Thursday, June 28, 2012

A Review of Origins

Whetter’s work like a force of nature

WITH a crafted tidal force washing away unnecessary words, Darryl Whetter’s poems stand firm against the driving wind of loose language and (like) unedited drivel that has (like) infected so much of our culture.

If you love the Bay of Fundy, history, science and are fascinated by fossils, this book of poetry will enthrall. Origins is an unusual amalgam of evolution, geological history, cultural change and “the intersection of forces which both create and destroy.” If I may coin a new word, it is ethnoecogeo-science poetry of the highest calibre and may be, like the fossils described, the first of its kind to drag itself out of the tidal water and waddle on this new poetic beach. This, in itself, makes it interesting.

[...] My favourite poems from this section are from Joggins: “Jawbones, skeletons, entire ecosystems / exhumed by the ceaseless strike / and slip of nudged rock.”

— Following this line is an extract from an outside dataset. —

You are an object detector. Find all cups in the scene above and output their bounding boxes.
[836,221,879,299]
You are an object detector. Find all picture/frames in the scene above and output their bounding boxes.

From the poems on Darwin: “Your father’s bank account / the wind in your Beagle sails. “ (just to show poets can have a sense of humour) and from Marry, Not Marry the famous Darwinian ledger of the young bachelor scientist trying to decide: “MARRY — better than a dog / anyhow / charms of music / and female / chitchat. NOT MARRY — less money / for books etc / these things good for one’s / health but terrible / loss of time.”

[...] Although I respected and enjoyed the poems of the first Part, I simply loved most of the Counterpart because of this fresh perspective. For example, Burn the House Warm: “Each country house around Joggins / has its annual surrogate of firewood / not just heat but light / radiates from the cooked door / that window into orange / until the very air / erupts / flame chasing smoke / chasing flame for / this sleeping / winter house.” This sense of immediacy makes a stronger impact than history for most readers. Yet the combination of past and present is very powerful.

Origins seems to be part of a new integration of science and poetry that can only enrich our language and culture. For many decades the arts and sciences have been taught in separate university buildings, to the detriment of both. Perhaps this new poetry will shift the tectonic plates of culture. Darryl Whetter has nudged the rock. There will be tremors.